However, there is no existing data set explicitly annotated for the safe diversity referred to above. Thus, there is also a need to provide the data which can be used to train the Al model of the classifier module. In order to address this, it has been devised that an expert policy can be created. The expert policy can infer which words lead to safe diversity based on what the NLG model can produce without negatively affecting the output text’s quality. That is, the expert policy can infer which of the words output as candidate words by the NLG are safe to select in order to result in a sensical and grammatically correct output while also being lexically diverse or varied. This may be executed by using Imitation Learning frameworks which can be employed to obtain a training signal from the expert policy for training the classifier module. Imitation Learning is a family of meta-learning frameworks designed to train models based on expert demonstrations. In this case the expert demonstration comes from the expert policy.

Saved data entries
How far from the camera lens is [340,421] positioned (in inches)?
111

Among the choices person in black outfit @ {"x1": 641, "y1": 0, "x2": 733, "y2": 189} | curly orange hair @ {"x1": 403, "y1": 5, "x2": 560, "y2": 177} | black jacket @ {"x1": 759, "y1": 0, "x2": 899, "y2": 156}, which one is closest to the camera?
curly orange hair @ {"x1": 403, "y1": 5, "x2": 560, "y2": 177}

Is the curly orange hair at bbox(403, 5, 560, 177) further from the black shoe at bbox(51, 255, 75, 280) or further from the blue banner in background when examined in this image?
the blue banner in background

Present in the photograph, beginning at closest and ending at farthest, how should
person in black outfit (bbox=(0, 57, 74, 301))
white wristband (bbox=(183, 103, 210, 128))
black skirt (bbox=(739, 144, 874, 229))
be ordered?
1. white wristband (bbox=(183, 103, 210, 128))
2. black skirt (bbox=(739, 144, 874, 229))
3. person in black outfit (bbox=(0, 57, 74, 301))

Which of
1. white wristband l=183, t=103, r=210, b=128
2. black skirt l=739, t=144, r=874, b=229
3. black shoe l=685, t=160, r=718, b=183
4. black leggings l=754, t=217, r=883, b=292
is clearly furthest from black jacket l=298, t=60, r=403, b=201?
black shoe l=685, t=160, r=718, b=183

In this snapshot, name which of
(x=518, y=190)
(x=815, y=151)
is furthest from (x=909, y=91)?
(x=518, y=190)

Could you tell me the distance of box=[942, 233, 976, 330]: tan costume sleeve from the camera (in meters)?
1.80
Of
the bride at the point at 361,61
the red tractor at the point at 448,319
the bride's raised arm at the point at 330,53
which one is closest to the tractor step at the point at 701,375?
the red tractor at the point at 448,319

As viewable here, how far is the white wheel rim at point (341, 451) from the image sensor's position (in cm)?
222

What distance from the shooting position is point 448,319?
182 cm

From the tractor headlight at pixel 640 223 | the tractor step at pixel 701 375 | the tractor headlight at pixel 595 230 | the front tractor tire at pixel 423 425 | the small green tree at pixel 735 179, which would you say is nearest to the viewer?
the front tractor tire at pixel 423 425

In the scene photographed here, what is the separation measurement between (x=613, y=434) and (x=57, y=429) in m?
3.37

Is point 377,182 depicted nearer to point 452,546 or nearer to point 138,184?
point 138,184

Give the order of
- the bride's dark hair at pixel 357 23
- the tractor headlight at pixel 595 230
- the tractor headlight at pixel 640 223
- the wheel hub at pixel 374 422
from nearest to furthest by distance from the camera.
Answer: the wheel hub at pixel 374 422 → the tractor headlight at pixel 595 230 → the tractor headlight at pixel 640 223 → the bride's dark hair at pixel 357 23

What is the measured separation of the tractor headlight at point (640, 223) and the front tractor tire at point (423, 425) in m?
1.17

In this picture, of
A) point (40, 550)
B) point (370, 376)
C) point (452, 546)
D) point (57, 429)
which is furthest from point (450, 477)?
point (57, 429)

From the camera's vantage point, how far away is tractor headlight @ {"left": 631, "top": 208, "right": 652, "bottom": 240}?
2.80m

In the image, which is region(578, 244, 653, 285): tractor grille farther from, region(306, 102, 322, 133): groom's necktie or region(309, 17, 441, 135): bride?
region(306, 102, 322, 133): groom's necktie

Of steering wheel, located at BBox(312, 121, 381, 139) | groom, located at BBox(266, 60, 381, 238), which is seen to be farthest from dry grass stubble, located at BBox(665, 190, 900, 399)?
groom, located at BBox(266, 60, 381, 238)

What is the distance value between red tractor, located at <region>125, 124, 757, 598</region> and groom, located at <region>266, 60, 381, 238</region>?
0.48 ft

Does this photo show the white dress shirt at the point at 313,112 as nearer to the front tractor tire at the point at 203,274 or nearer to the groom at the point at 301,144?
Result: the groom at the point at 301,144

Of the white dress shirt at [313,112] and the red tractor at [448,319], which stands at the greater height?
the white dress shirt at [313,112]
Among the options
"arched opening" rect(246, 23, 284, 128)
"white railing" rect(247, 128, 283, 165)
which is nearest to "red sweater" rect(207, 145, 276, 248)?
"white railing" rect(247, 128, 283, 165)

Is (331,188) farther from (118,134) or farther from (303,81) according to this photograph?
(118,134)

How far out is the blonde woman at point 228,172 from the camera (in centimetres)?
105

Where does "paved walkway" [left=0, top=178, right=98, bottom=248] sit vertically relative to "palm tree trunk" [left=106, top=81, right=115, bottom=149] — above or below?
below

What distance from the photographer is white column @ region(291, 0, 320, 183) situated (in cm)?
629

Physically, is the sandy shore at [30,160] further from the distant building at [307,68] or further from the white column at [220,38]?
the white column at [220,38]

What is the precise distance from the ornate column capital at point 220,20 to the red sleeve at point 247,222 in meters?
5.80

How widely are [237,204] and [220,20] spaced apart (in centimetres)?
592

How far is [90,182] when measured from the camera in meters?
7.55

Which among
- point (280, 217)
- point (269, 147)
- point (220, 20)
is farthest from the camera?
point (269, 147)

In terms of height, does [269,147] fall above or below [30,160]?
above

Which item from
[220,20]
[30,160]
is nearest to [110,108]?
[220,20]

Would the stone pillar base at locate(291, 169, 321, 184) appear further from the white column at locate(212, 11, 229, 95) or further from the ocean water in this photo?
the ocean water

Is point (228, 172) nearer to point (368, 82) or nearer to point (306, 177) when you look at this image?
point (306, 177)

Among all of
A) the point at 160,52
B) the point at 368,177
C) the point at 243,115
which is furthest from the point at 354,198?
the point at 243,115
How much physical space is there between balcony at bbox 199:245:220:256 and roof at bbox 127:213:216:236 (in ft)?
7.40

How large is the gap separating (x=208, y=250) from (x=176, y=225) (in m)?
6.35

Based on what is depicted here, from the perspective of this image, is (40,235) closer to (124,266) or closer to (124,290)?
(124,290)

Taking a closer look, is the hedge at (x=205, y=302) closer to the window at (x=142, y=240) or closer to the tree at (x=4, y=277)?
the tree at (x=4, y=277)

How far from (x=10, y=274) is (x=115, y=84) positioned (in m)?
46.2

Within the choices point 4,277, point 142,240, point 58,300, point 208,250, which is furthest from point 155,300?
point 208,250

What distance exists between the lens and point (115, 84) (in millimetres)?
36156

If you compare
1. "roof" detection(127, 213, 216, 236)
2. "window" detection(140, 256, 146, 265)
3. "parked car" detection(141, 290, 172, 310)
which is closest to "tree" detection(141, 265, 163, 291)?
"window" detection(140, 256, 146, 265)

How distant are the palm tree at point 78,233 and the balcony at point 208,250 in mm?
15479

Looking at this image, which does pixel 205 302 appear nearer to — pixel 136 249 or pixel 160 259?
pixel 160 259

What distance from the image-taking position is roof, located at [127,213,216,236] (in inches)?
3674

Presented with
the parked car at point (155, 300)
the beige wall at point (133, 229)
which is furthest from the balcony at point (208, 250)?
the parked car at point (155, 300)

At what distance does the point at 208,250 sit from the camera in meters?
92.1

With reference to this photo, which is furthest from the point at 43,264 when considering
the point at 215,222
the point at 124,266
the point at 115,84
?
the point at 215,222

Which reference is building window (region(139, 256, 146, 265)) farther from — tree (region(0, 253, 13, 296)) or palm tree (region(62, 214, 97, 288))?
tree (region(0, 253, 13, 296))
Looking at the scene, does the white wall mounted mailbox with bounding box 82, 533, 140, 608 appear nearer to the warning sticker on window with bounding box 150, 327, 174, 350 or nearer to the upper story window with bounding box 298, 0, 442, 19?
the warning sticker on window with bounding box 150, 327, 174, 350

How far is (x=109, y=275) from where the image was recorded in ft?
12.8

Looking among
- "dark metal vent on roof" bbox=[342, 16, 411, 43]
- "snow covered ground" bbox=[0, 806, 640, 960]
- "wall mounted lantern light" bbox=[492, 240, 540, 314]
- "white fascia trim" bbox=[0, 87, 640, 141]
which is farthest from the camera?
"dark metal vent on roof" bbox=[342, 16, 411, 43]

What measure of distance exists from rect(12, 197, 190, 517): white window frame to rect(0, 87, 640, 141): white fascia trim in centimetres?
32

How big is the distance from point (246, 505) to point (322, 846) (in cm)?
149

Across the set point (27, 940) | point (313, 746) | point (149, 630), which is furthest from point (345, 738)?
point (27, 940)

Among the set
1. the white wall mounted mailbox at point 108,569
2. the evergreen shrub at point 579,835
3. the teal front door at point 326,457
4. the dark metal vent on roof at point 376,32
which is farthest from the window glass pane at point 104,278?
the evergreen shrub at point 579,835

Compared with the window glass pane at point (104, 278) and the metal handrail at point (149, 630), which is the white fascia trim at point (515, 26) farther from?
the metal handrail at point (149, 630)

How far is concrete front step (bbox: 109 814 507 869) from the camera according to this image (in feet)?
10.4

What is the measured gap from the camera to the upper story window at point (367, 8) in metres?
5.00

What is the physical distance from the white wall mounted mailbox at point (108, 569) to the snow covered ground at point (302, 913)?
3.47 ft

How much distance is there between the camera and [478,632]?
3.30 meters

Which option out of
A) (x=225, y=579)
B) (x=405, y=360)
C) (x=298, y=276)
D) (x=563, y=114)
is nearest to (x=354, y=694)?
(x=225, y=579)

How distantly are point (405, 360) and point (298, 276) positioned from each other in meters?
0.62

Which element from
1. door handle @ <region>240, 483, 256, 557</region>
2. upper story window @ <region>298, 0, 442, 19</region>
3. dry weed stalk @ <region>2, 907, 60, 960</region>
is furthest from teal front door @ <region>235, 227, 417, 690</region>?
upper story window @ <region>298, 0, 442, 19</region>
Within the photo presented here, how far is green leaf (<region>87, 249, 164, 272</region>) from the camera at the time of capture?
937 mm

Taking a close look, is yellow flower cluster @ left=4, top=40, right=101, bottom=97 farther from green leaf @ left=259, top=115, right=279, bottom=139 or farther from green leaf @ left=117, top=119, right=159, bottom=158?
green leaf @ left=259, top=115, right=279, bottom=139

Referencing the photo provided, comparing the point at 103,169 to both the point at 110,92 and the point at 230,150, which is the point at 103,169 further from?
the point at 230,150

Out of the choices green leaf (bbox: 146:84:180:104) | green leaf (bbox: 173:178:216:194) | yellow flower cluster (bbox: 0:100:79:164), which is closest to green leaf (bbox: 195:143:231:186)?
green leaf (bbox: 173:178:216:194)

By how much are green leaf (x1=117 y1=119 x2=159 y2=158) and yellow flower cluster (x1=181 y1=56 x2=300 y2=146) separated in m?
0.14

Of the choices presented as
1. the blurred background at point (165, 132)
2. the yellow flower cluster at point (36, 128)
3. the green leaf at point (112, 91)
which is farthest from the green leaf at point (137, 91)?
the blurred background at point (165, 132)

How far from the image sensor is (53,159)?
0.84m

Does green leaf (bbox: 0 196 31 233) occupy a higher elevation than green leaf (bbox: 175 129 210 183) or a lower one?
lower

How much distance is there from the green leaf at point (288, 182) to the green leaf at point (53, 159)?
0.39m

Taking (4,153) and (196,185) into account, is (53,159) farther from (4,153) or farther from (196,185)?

* WHAT TO WORK ON *
- a) According to the text on safe diversity in generated text, what is Imitation Learning?
- b) Write what comes next in the text on safe diversity in generated text, picking up after its last sentence.

* RESULTS BY TASK *
- a) A family of meta-learning frameworks designed to train models based on expert demonstrations.

- b)
The proposed implementation of the described method is orthogonal to the architecture of an underlying NLG encoder-decoder model. The proposed method as described herein assumes that the NLG is pretrained. This means that the described selection module can be applied to any language generation model as long as the final text is generated through a recurrent decoding process. However, it should be understood that the NLG being pretrained is an example of the state of the NLG. The NLG could be trained immediately before applying the orthogonal selection module, or potentially trained in parallel while training the classifier module of the selection module and thus being assembled as though one contiguous system.

The proposed approach will now be described in relation to an example implementation. The example implementation concerns concept-to-text NLG, where the input is a machine-readable meaning representation (MR) and the output is a string of words which form an utterance expressing the input in natural language. It should be understood that the proposed approach could be applied to other types of NLG other than concept-to-text. For example, context-to-text or text-to-text generation which may be used for tasks such as paraphrasing, summarization, and machine translation, among other language based tasks.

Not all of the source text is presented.